Non le è mai passato per la mente il pensiero che senza peccato originale il cristianesimo non avrebbe più grande senso? Non crede che una volta liberato l’uomo da quell’idea di colpa e rovina, l’uomo possa ritrovare una propria originaria sanità, che vuol dire eticità, libertà, giustizia, non violenza, sentimento altruistico.

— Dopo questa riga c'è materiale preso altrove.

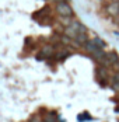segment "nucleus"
Segmentation results:
<instances>
[{"label":"nucleus","mask_w":119,"mask_h":122,"mask_svg":"<svg viewBox=\"0 0 119 122\" xmlns=\"http://www.w3.org/2000/svg\"><path fill=\"white\" fill-rule=\"evenodd\" d=\"M84 48H85V51H87V52H90V53L94 56L97 61H101V59L105 56V53L102 52V49L98 48V46L95 45L94 41H87V42L84 44Z\"/></svg>","instance_id":"nucleus-1"},{"label":"nucleus","mask_w":119,"mask_h":122,"mask_svg":"<svg viewBox=\"0 0 119 122\" xmlns=\"http://www.w3.org/2000/svg\"><path fill=\"white\" fill-rule=\"evenodd\" d=\"M56 11L60 17H71L73 15V10L66 1H62V3L56 4Z\"/></svg>","instance_id":"nucleus-2"},{"label":"nucleus","mask_w":119,"mask_h":122,"mask_svg":"<svg viewBox=\"0 0 119 122\" xmlns=\"http://www.w3.org/2000/svg\"><path fill=\"white\" fill-rule=\"evenodd\" d=\"M52 53H53V48H52V46H49V45H46V46H44V48H42V51H41V55L38 56V59L49 58V56H52Z\"/></svg>","instance_id":"nucleus-3"},{"label":"nucleus","mask_w":119,"mask_h":122,"mask_svg":"<svg viewBox=\"0 0 119 122\" xmlns=\"http://www.w3.org/2000/svg\"><path fill=\"white\" fill-rule=\"evenodd\" d=\"M107 11L109 13V14H118L119 13V3L118 1H111L109 4L107 6Z\"/></svg>","instance_id":"nucleus-4"},{"label":"nucleus","mask_w":119,"mask_h":122,"mask_svg":"<svg viewBox=\"0 0 119 122\" xmlns=\"http://www.w3.org/2000/svg\"><path fill=\"white\" fill-rule=\"evenodd\" d=\"M107 58L108 61L111 62V65H119V56L116 52H109L107 53Z\"/></svg>","instance_id":"nucleus-5"},{"label":"nucleus","mask_w":119,"mask_h":122,"mask_svg":"<svg viewBox=\"0 0 119 122\" xmlns=\"http://www.w3.org/2000/svg\"><path fill=\"white\" fill-rule=\"evenodd\" d=\"M74 41H76V42H79V44H85L88 39H87V35H85V34H79V35L76 37Z\"/></svg>","instance_id":"nucleus-6"},{"label":"nucleus","mask_w":119,"mask_h":122,"mask_svg":"<svg viewBox=\"0 0 119 122\" xmlns=\"http://www.w3.org/2000/svg\"><path fill=\"white\" fill-rule=\"evenodd\" d=\"M112 88H114V90H116V91H119V73H116V74H115V77H114Z\"/></svg>","instance_id":"nucleus-7"},{"label":"nucleus","mask_w":119,"mask_h":122,"mask_svg":"<svg viewBox=\"0 0 119 122\" xmlns=\"http://www.w3.org/2000/svg\"><path fill=\"white\" fill-rule=\"evenodd\" d=\"M93 41L95 42V45H97L98 48H101V49H102L104 46H105V42H104L102 39H99V38H95V39H93Z\"/></svg>","instance_id":"nucleus-8"},{"label":"nucleus","mask_w":119,"mask_h":122,"mask_svg":"<svg viewBox=\"0 0 119 122\" xmlns=\"http://www.w3.org/2000/svg\"><path fill=\"white\" fill-rule=\"evenodd\" d=\"M55 1H58V3H62V1H64V0H55Z\"/></svg>","instance_id":"nucleus-9"},{"label":"nucleus","mask_w":119,"mask_h":122,"mask_svg":"<svg viewBox=\"0 0 119 122\" xmlns=\"http://www.w3.org/2000/svg\"><path fill=\"white\" fill-rule=\"evenodd\" d=\"M31 122H39V121H38V119H32Z\"/></svg>","instance_id":"nucleus-10"},{"label":"nucleus","mask_w":119,"mask_h":122,"mask_svg":"<svg viewBox=\"0 0 119 122\" xmlns=\"http://www.w3.org/2000/svg\"><path fill=\"white\" fill-rule=\"evenodd\" d=\"M118 98H119V97H118Z\"/></svg>","instance_id":"nucleus-11"}]
</instances>
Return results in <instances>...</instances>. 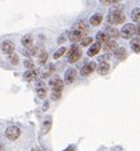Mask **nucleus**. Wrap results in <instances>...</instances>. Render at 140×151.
I'll list each match as a JSON object with an SVG mask.
<instances>
[{
	"label": "nucleus",
	"mask_w": 140,
	"mask_h": 151,
	"mask_svg": "<svg viewBox=\"0 0 140 151\" xmlns=\"http://www.w3.org/2000/svg\"><path fill=\"white\" fill-rule=\"evenodd\" d=\"M108 19H109V23L111 24H121V23H124V20H126V15L120 11V9H115V11H112L111 14H109Z\"/></svg>",
	"instance_id": "1"
},
{
	"label": "nucleus",
	"mask_w": 140,
	"mask_h": 151,
	"mask_svg": "<svg viewBox=\"0 0 140 151\" xmlns=\"http://www.w3.org/2000/svg\"><path fill=\"white\" fill-rule=\"evenodd\" d=\"M80 58H81V50H80V47H77L76 44H74L68 51V62L76 63Z\"/></svg>",
	"instance_id": "2"
},
{
	"label": "nucleus",
	"mask_w": 140,
	"mask_h": 151,
	"mask_svg": "<svg viewBox=\"0 0 140 151\" xmlns=\"http://www.w3.org/2000/svg\"><path fill=\"white\" fill-rule=\"evenodd\" d=\"M135 32H136V27H135L134 24L128 23V24H124L123 26V28L120 31V35H121V37H124V39H131L135 35Z\"/></svg>",
	"instance_id": "3"
},
{
	"label": "nucleus",
	"mask_w": 140,
	"mask_h": 151,
	"mask_svg": "<svg viewBox=\"0 0 140 151\" xmlns=\"http://www.w3.org/2000/svg\"><path fill=\"white\" fill-rule=\"evenodd\" d=\"M20 128L19 127H16V126H9L8 128L6 130V137H7V139H9V140H16L17 138L20 137Z\"/></svg>",
	"instance_id": "4"
},
{
	"label": "nucleus",
	"mask_w": 140,
	"mask_h": 151,
	"mask_svg": "<svg viewBox=\"0 0 140 151\" xmlns=\"http://www.w3.org/2000/svg\"><path fill=\"white\" fill-rule=\"evenodd\" d=\"M0 47H1V51L7 55L14 54V51H15V44L11 42V40H6V42H3Z\"/></svg>",
	"instance_id": "5"
},
{
	"label": "nucleus",
	"mask_w": 140,
	"mask_h": 151,
	"mask_svg": "<svg viewBox=\"0 0 140 151\" xmlns=\"http://www.w3.org/2000/svg\"><path fill=\"white\" fill-rule=\"evenodd\" d=\"M95 70H96V64H95L94 62H92V63H87V64H84V66L81 67V70H80V74L83 75V76H87V75L92 74Z\"/></svg>",
	"instance_id": "6"
},
{
	"label": "nucleus",
	"mask_w": 140,
	"mask_h": 151,
	"mask_svg": "<svg viewBox=\"0 0 140 151\" xmlns=\"http://www.w3.org/2000/svg\"><path fill=\"white\" fill-rule=\"evenodd\" d=\"M72 31H76V32H79V34H81L84 36V35L88 32V26L86 24V22H83V20H81V22H77V23L75 24Z\"/></svg>",
	"instance_id": "7"
},
{
	"label": "nucleus",
	"mask_w": 140,
	"mask_h": 151,
	"mask_svg": "<svg viewBox=\"0 0 140 151\" xmlns=\"http://www.w3.org/2000/svg\"><path fill=\"white\" fill-rule=\"evenodd\" d=\"M23 78H24L26 80H28V82H32V80H36L37 78H39V71H37L36 68L28 70L27 72H24Z\"/></svg>",
	"instance_id": "8"
},
{
	"label": "nucleus",
	"mask_w": 140,
	"mask_h": 151,
	"mask_svg": "<svg viewBox=\"0 0 140 151\" xmlns=\"http://www.w3.org/2000/svg\"><path fill=\"white\" fill-rule=\"evenodd\" d=\"M75 79H76V71H75L74 68L67 70L66 75H64V82H66L67 84H71V83L75 82Z\"/></svg>",
	"instance_id": "9"
},
{
	"label": "nucleus",
	"mask_w": 140,
	"mask_h": 151,
	"mask_svg": "<svg viewBox=\"0 0 140 151\" xmlns=\"http://www.w3.org/2000/svg\"><path fill=\"white\" fill-rule=\"evenodd\" d=\"M49 87H52V90H63V80L60 78H52L49 80Z\"/></svg>",
	"instance_id": "10"
},
{
	"label": "nucleus",
	"mask_w": 140,
	"mask_h": 151,
	"mask_svg": "<svg viewBox=\"0 0 140 151\" xmlns=\"http://www.w3.org/2000/svg\"><path fill=\"white\" fill-rule=\"evenodd\" d=\"M96 40L99 44H104V43H107L109 40V36L107 32L100 31V32H97V35H96Z\"/></svg>",
	"instance_id": "11"
},
{
	"label": "nucleus",
	"mask_w": 140,
	"mask_h": 151,
	"mask_svg": "<svg viewBox=\"0 0 140 151\" xmlns=\"http://www.w3.org/2000/svg\"><path fill=\"white\" fill-rule=\"evenodd\" d=\"M103 48L106 50L107 52H115V50L117 48V44H116V42H115V40H108L107 43H104Z\"/></svg>",
	"instance_id": "12"
},
{
	"label": "nucleus",
	"mask_w": 140,
	"mask_h": 151,
	"mask_svg": "<svg viewBox=\"0 0 140 151\" xmlns=\"http://www.w3.org/2000/svg\"><path fill=\"white\" fill-rule=\"evenodd\" d=\"M103 22V16L100 14H96V15H92L91 16V19H89V23H91V26H94V27H96V26H99L100 23Z\"/></svg>",
	"instance_id": "13"
},
{
	"label": "nucleus",
	"mask_w": 140,
	"mask_h": 151,
	"mask_svg": "<svg viewBox=\"0 0 140 151\" xmlns=\"http://www.w3.org/2000/svg\"><path fill=\"white\" fill-rule=\"evenodd\" d=\"M100 48H101V46H100L99 43H94L88 50V56H95V55H97L100 51Z\"/></svg>",
	"instance_id": "14"
},
{
	"label": "nucleus",
	"mask_w": 140,
	"mask_h": 151,
	"mask_svg": "<svg viewBox=\"0 0 140 151\" xmlns=\"http://www.w3.org/2000/svg\"><path fill=\"white\" fill-rule=\"evenodd\" d=\"M46 95H47V90L43 86V83H37V96H39L40 99H44Z\"/></svg>",
	"instance_id": "15"
},
{
	"label": "nucleus",
	"mask_w": 140,
	"mask_h": 151,
	"mask_svg": "<svg viewBox=\"0 0 140 151\" xmlns=\"http://www.w3.org/2000/svg\"><path fill=\"white\" fill-rule=\"evenodd\" d=\"M108 71H109V64L107 62H101V64H100L99 68H97V72H99L100 75H106Z\"/></svg>",
	"instance_id": "16"
},
{
	"label": "nucleus",
	"mask_w": 140,
	"mask_h": 151,
	"mask_svg": "<svg viewBox=\"0 0 140 151\" xmlns=\"http://www.w3.org/2000/svg\"><path fill=\"white\" fill-rule=\"evenodd\" d=\"M131 48L134 52H140V39L139 37H135V39L131 40Z\"/></svg>",
	"instance_id": "17"
},
{
	"label": "nucleus",
	"mask_w": 140,
	"mask_h": 151,
	"mask_svg": "<svg viewBox=\"0 0 140 151\" xmlns=\"http://www.w3.org/2000/svg\"><path fill=\"white\" fill-rule=\"evenodd\" d=\"M115 56H116L119 60H124L127 58L126 50H124V48H119V47H117V48L115 50Z\"/></svg>",
	"instance_id": "18"
},
{
	"label": "nucleus",
	"mask_w": 140,
	"mask_h": 151,
	"mask_svg": "<svg viewBox=\"0 0 140 151\" xmlns=\"http://www.w3.org/2000/svg\"><path fill=\"white\" fill-rule=\"evenodd\" d=\"M107 34H108L109 39H117L119 37V31H117L116 28H114V27H108L107 28Z\"/></svg>",
	"instance_id": "19"
},
{
	"label": "nucleus",
	"mask_w": 140,
	"mask_h": 151,
	"mask_svg": "<svg viewBox=\"0 0 140 151\" xmlns=\"http://www.w3.org/2000/svg\"><path fill=\"white\" fill-rule=\"evenodd\" d=\"M21 44H23L24 47H31L32 46V36L31 35H26V36L21 37Z\"/></svg>",
	"instance_id": "20"
},
{
	"label": "nucleus",
	"mask_w": 140,
	"mask_h": 151,
	"mask_svg": "<svg viewBox=\"0 0 140 151\" xmlns=\"http://www.w3.org/2000/svg\"><path fill=\"white\" fill-rule=\"evenodd\" d=\"M47 60H48V54H47V52H41V54H39V58H37V63H39L40 66L46 64Z\"/></svg>",
	"instance_id": "21"
},
{
	"label": "nucleus",
	"mask_w": 140,
	"mask_h": 151,
	"mask_svg": "<svg viewBox=\"0 0 140 151\" xmlns=\"http://www.w3.org/2000/svg\"><path fill=\"white\" fill-rule=\"evenodd\" d=\"M81 37H84V36L76 31H72L71 35H69V40H71V42H79V40H81Z\"/></svg>",
	"instance_id": "22"
},
{
	"label": "nucleus",
	"mask_w": 140,
	"mask_h": 151,
	"mask_svg": "<svg viewBox=\"0 0 140 151\" xmlns=\"http://www.w3.org/2000/svg\"><path fill=\"white\" fill-rule=\"evenodd\" d=\"M51 126H52V122H51V119H46L44 120V123H43V134H47V132L51 130Z\"/></svg>",
	"instance_id": "23"
},
{
	"label": "nucleus",
	"mask_w": 140,
	"mask_h": 151,
	"mask_svg": "<svg viewBox=\"0 0 140 151\" xmlns=\"http://www.w3.org/2000/svg\"><path fill=\"white\" fill-rule=\"evenodd\" d=\"M131 17L134 22H140V8H135L134 11L131 12Z\"/></svg>",
	"instance_id": "24"
},
{
	"label": "nucleus",
	"mask_w": 140,
	"mask_h": 151,
	"mask_svg": "<svg viewBox=\"0 0 140 151\" xmlns=\"http://www.w3.org/2000/svg\"><path fill=\"white\" fill-rule=\"evenodd\" d=\"M37 54V47H27L26 50H24V55H27V56H32V55Z\"/></svg>",
	"instance_id": "25"
},
{
	"label": "nucleus",
	"mask_w": 140,
	"mask_h": 151,
	"mask_svg": "<svg viewBox=\"0 0 140 151\" xmlns=\"http://www.w3.org/2000/svg\"><path fill=\"white\" fill-rule=\"evenodd\" d=\"M66 51H67L66 47H60V48L54 54V59H60V58H61L64 54H66Z\"/></svg>",
	"instance_id": "26"
},
{
	"label": "nucleus",
	"mask_w": 140,
	"mask_h": 151,
	"mask_svg": "<svg viewBox=\"0 0 140 151\" xmlns=\"http://www.w3.org/2000/svg\"><path fill=\"white\" fill-rule=\"evenodd\" d=\"M81 46L83 47H87V46H89V44H92V37H88V36H86V37H81Z\"/></svg>",
	"instance_id": "27"
},
{
	"label": "nucleus",
	"mask_w": 140,
	"mask_h": 151,
	"mask_svg": "<svg viewBox=\"0 0 140 151\" xmlns=\"http://www.w3.org/2000/svg\"><path fill=\"white\" fill-rule=\"evenodd\" d=\"M60 96H61V90H52V99L59 100Z\"/></svg>",
	"instance_id": "28"
},
{
	"label": "nucleus",
	"mask_w": 140,
	"mask_h": 151,
	"mask_svg": "<svg viewBox=\"0 0 140 151\" xmlns=\"http://www.w3.org/2000/svg\"><path fill=\"white\" fill-rule=\"evenodd\" d=\"M9 62L12 63V64H17V63H19V58H17V55H15V54H11L9 55Z\"/></svg>",
	"instance_id": "29"
},
{
	"label": "nucleus",
	"mask_w": 140,
	"mask_h": 151,
	"mask_svg": "<svg viewBox=\"0 0 140 151\" xmlns=\"http://www.w3.org/2000/svg\"><path fill=\"white\" fill-rule=\"evenodd\" d=\"M52 72H54V66H49V67H48V70H47L46 72H43V75H41V76H43L44 79H47V78H48L49 75L52 74Z\"/></svg>",
	"instance_id": "30"
},
{
	"label": "nucleus",
	"mask_w": 140,
	"mask_h": 151,
	"mask_svg": "<svg viewBox=\"0 0 140 151\" xmlns=\"http://www.w3.org/2000/svg\"><path fill=\"white\" fill-rule=\"evenodd\" d=\"M24 66H26L28 70H32V68H34V63H32L31 59H27L26 62H24Z\"/></svg>",
	"instance_id": "31"
},
{
	"label": "nucleus",
	"mask_w": 140,
	"mask_h": 151,
	"mask_svg": "<svg viewBox=\"0 0 140 151\" xmlns=\"http://www.w3.org/2000/svg\"><path fill=\"white\" fill-rule=\"evenodd\" d=\"M120 0H100V3H103V4H116Z\"/></svg>",
	"instance_id": "32"
},
{
	"label": "nucleus",
	"mask_w": 140,
	"mask_h": 151,
	"mask_svg": "<svg viewBox=\"0 0 140 151\" xmlns=\"http://www.w3.org/2000/svg\"><path fill=\"white\" fill-rule=\"evenodd\" d=\"M64 151H75V147H67Z\"/></svg>",
	"instance_id": "33"
},
{
	"label": "nucleus",
	"mask_w": 140,
	"mask_h": 151,
	"mask_svg": "<svg viewBox=\"0 0 140 151\" xmlns=\"http://www.w3.org/2000/svg\"><path fill=\"white\" fill-rule=\"evenodd\" d=\"M136 32H137V35H139V36H140V26L136 28Z\"/></svg>",
	"instance_id": "34"
},
{
	"label": "nucleus",
	"mask_w": 140,
	"mask_h": 151,
	"mask_svg": "<svg viewBox=\"0 0 140 151\" xmlns=\"http://www.w3.org/2000/svg\"><path fill=\"white\" fill-rule=\"evenodd\" d=\"M3 150H4V146L1 145V143H0V151H3Z\"/></svg>",
	"instance_id": "35"
},
{
	"label": "nucleus",
	"mask_w": 140,
	"mask_h": 151,
	"mask_svg": "<svg viewBox=\"0 0 140 151\" xmlns=\"http://www.w3.org/2000/svg\"><path fill=\"white\" fill-rule=\"evenodd\" d=\"M31 151H41V150H40V148H32Z\"/></svg>",
	"instance_id": "36"
}]
</instances>
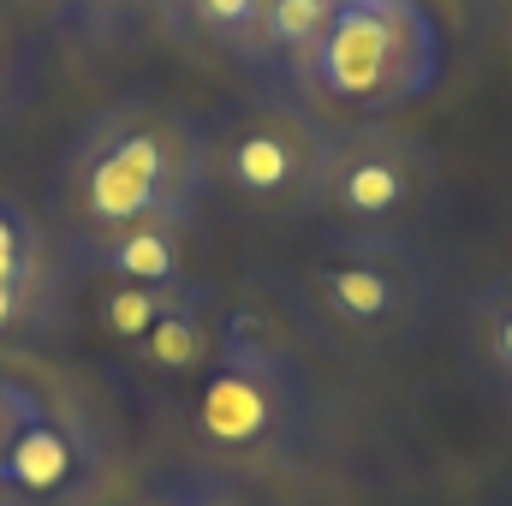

Occorre distinguere con attenzione il riconoscimento dell’esistenza del male e del dolore, dalla spiegazione della loro origine. Se si nega l’esistenza del male e del dolore, di certo il cristianesimo e molte altre spiritualità (in primo luogo il buddhismo) non hanno più senso. Né a me passa per la testa di negare questa dimensione, per riconoscere la quale basta aprire gli occhi e guardare il mondo. Al riguardo io ho scritto un libro apposito intitolato Il dolore innocente. Tutt’altra questione è la spiegazione del perché esistono il male e il dolore. Ebbene, il dogma del peccato originale è esattamente una spiegazione della loro esistenza, precisamente quella spiegazione che riconduce l’origine del male all’uomo stesso, anzi ancora più precisamente alla donna, perché è Eva in primo luogo a cedere al serpente. Se il male c’è, se la morte è entrata nel mondo, è insomma colpa nostra. Questa costruzione teologica però non è originaria perché il padre del dogma del peccato originale è stato sant’Agostino, vissuto tra IV e V secolo. Mentre Gesù, come ogni buon ebreo, non era per nulla al corrente dell’esistenza di un peccato originale. Io penso che la liberazione del cristianesimo da questo dogma errato e nocivo sia un compito essenziale della teologia di questo nuovo secolo.